__Assignment__:
Whenever a line contains the string "common", copy it out of the entries.
* * * * * * *
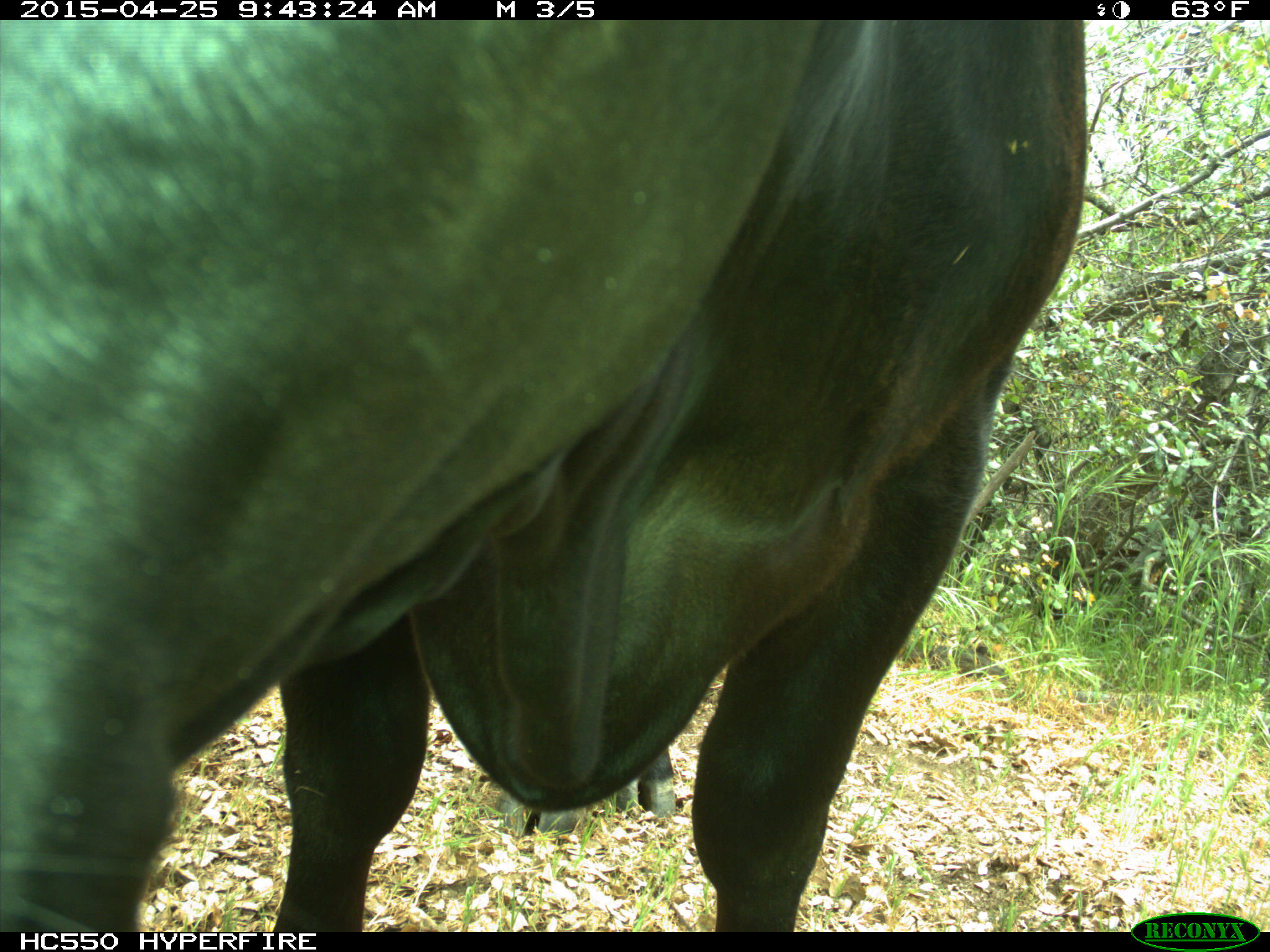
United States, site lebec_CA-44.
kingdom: Animalia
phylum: Chordata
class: Mammalia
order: Artiodactyla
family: Suidae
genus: Sus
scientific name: Sus scrofa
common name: wild boar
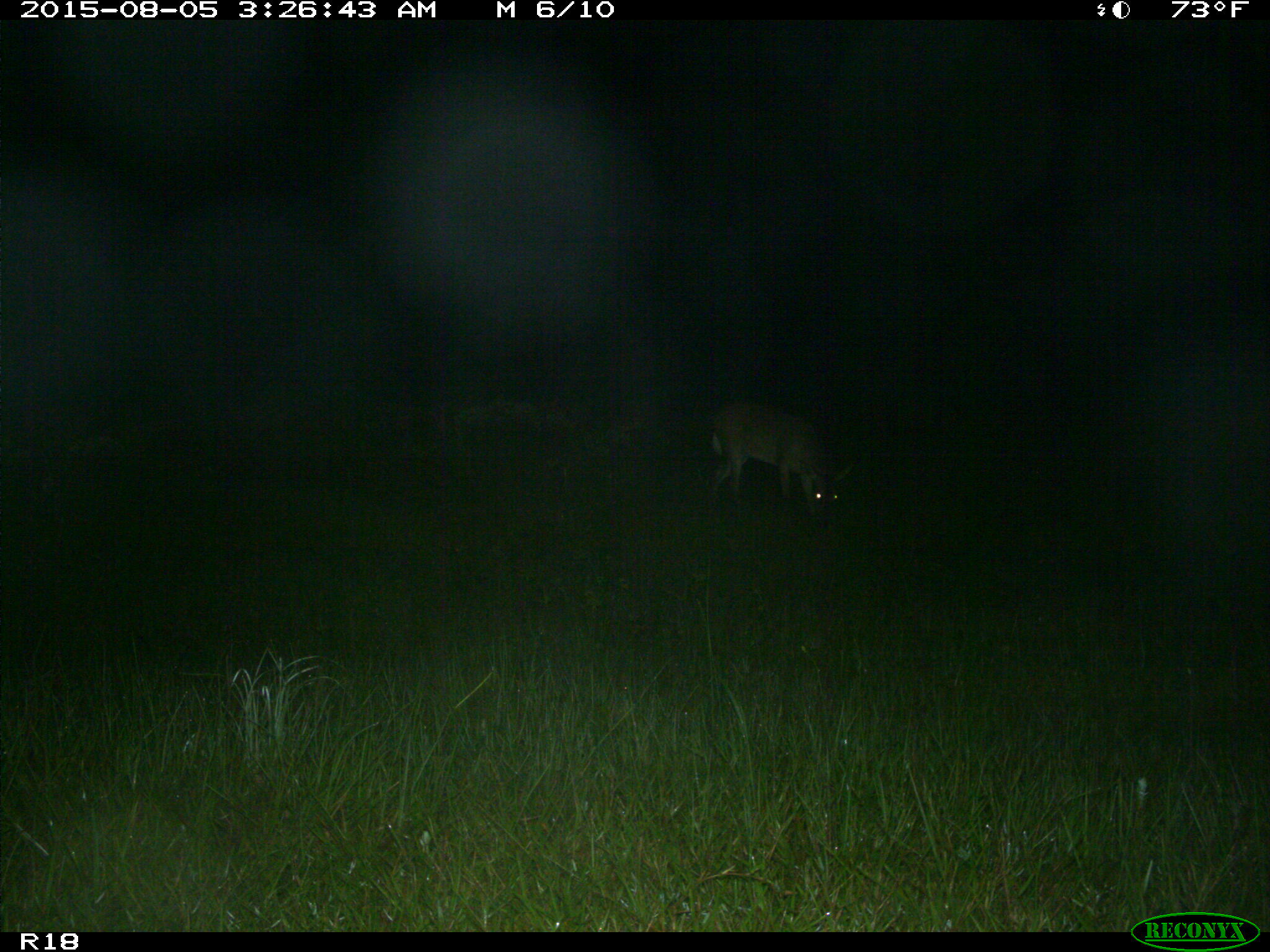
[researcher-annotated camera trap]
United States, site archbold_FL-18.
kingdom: Animalia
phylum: Chordata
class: Mammalia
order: Artiodactyla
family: Cervidae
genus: Odocoileus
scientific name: Odocoileus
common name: deer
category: unidentified deer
Unidentified deer (deer) (Odocoileus).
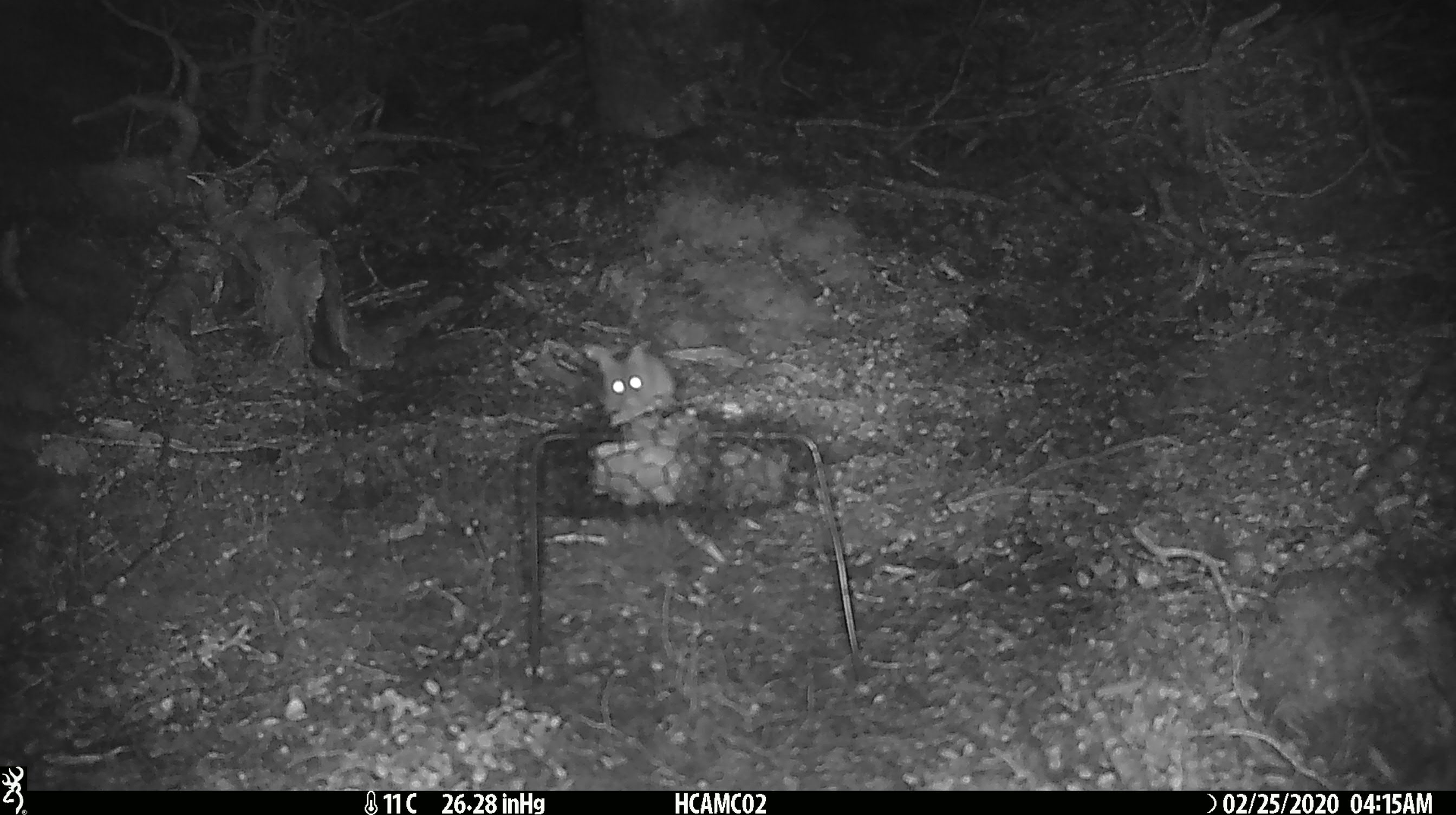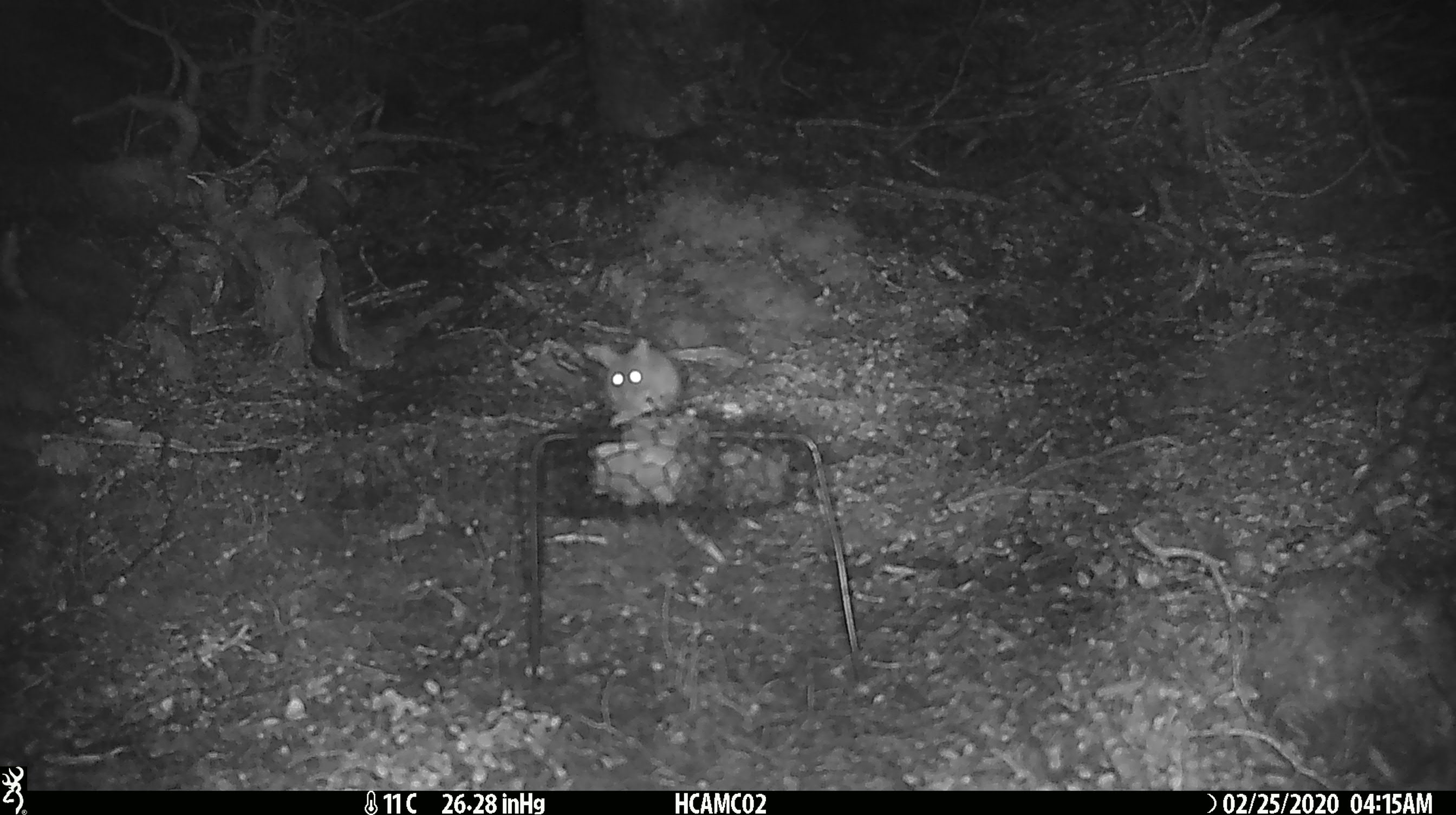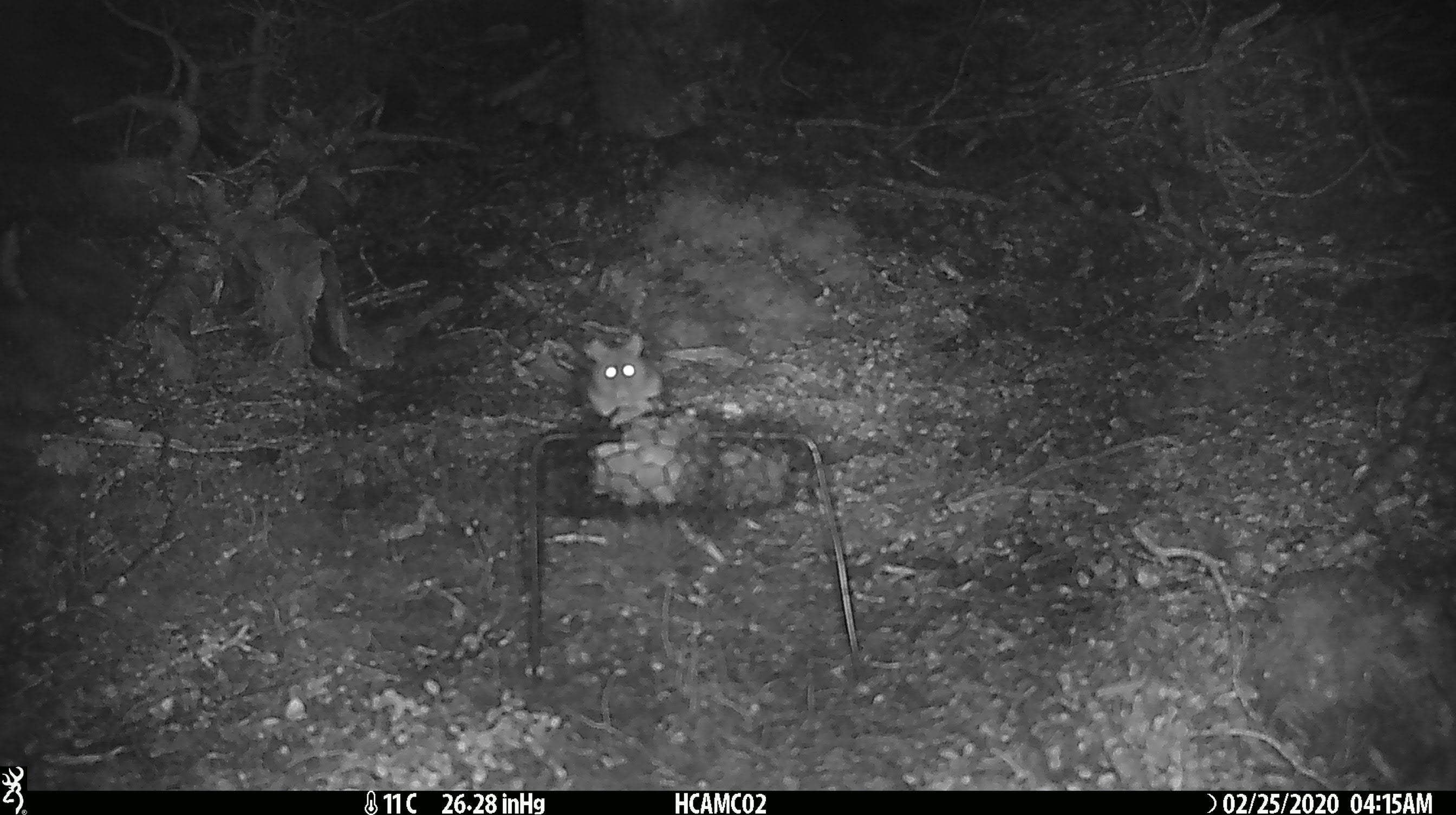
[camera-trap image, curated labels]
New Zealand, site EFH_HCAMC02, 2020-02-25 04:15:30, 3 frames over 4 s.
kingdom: Animalia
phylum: Chordata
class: Mammalia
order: Rodentia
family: Muridae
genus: Mus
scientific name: Mus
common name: mouse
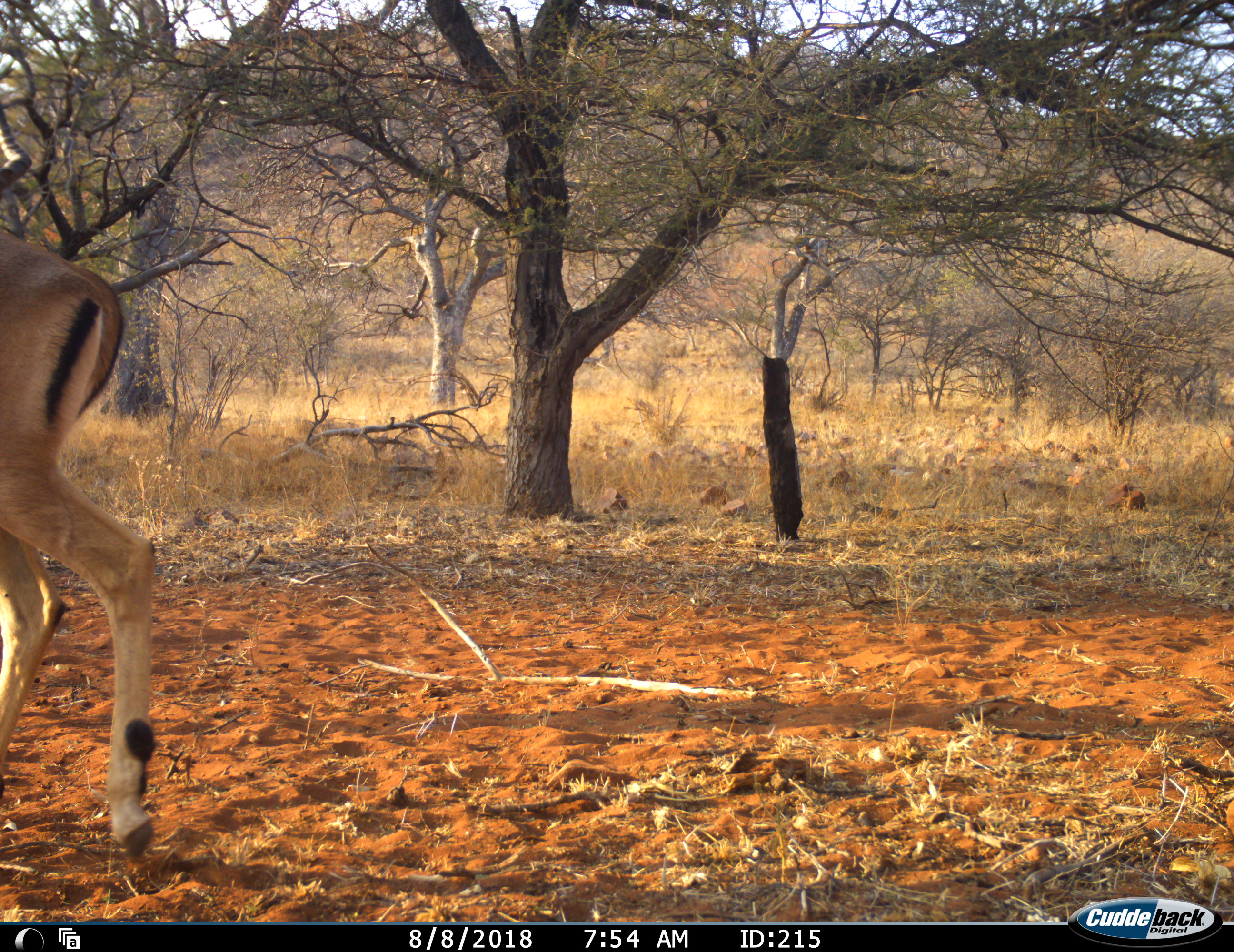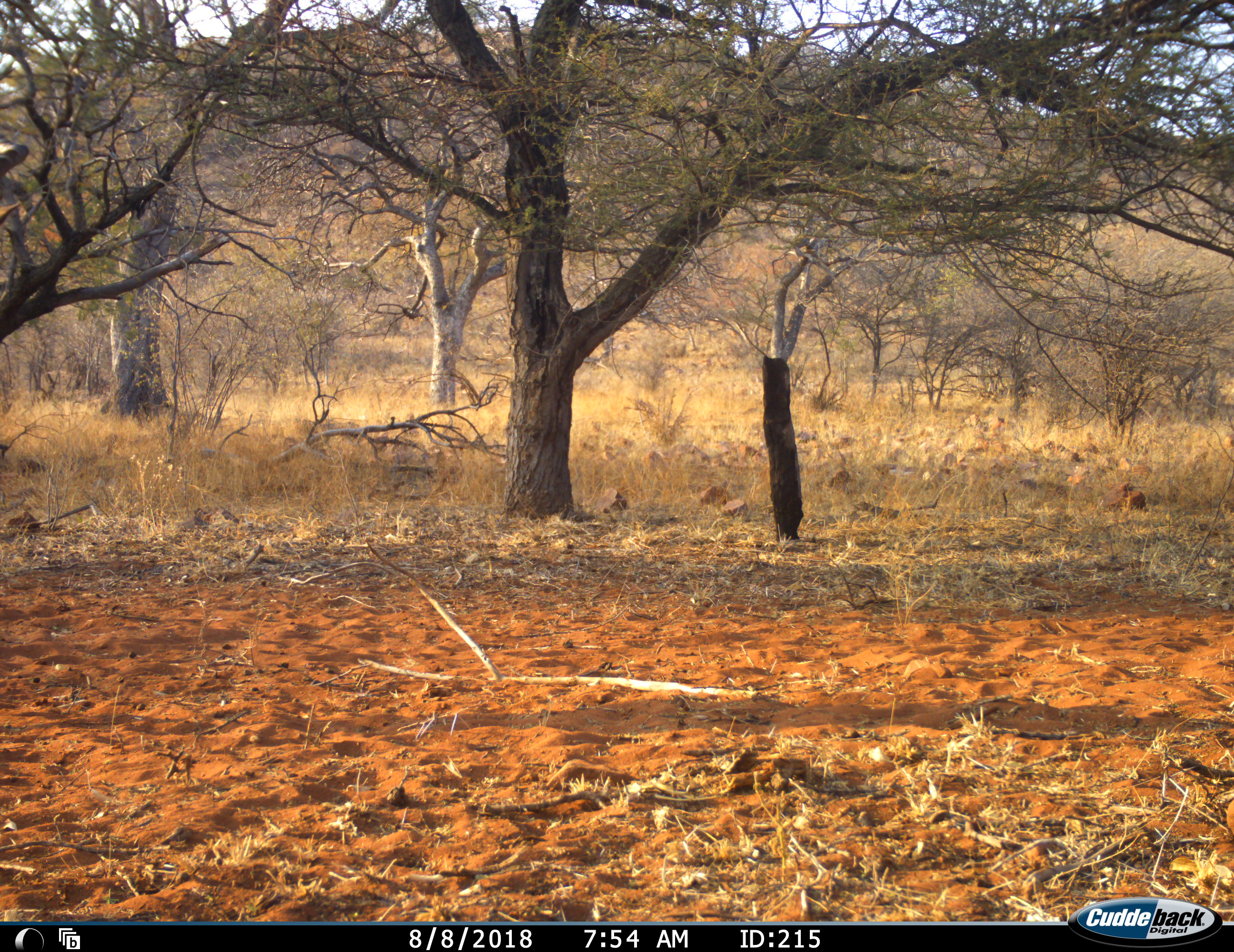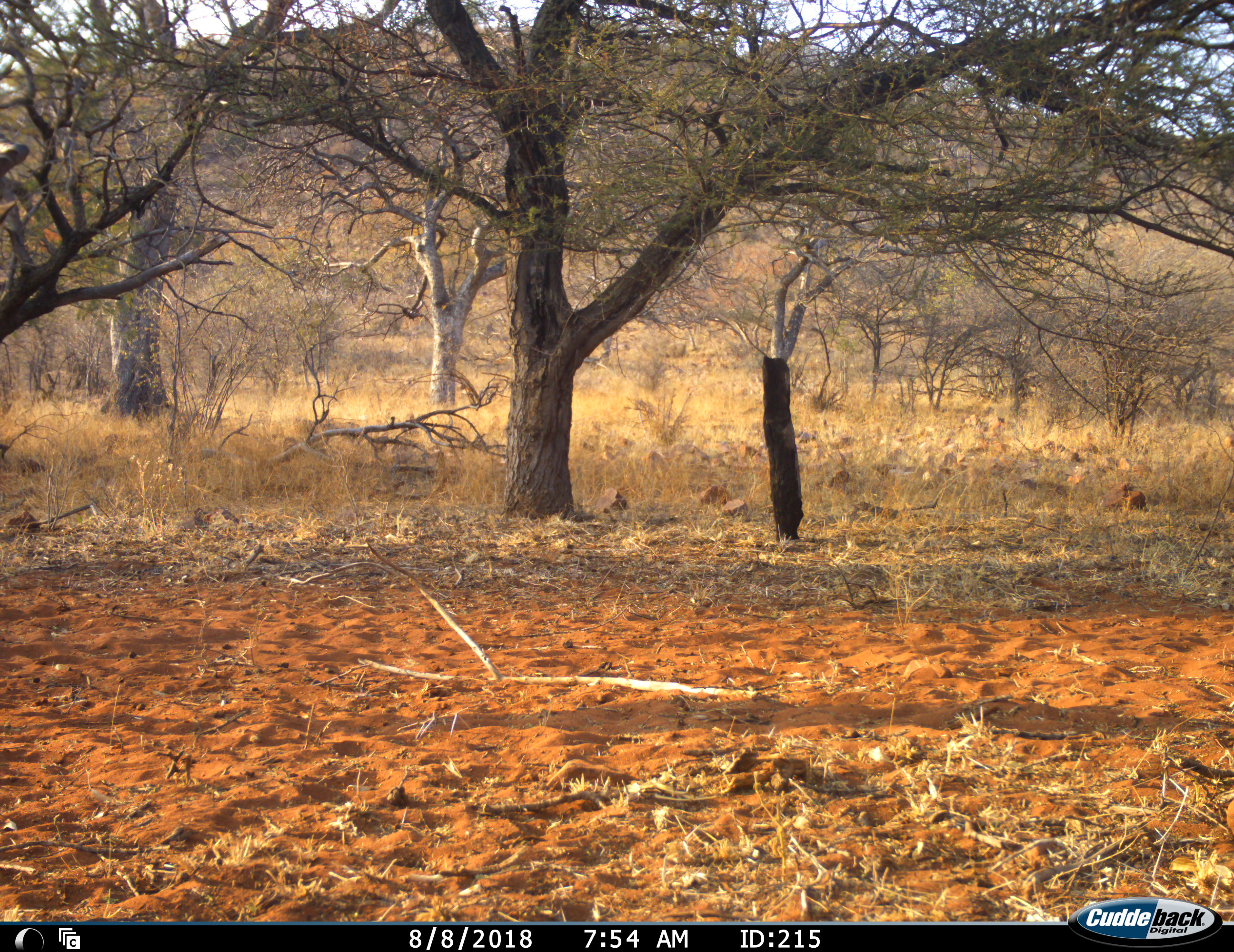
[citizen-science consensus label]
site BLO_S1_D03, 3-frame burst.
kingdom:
* * * * * * *
__Reply__:
common name: wild boar
common name: deer
common name: mouse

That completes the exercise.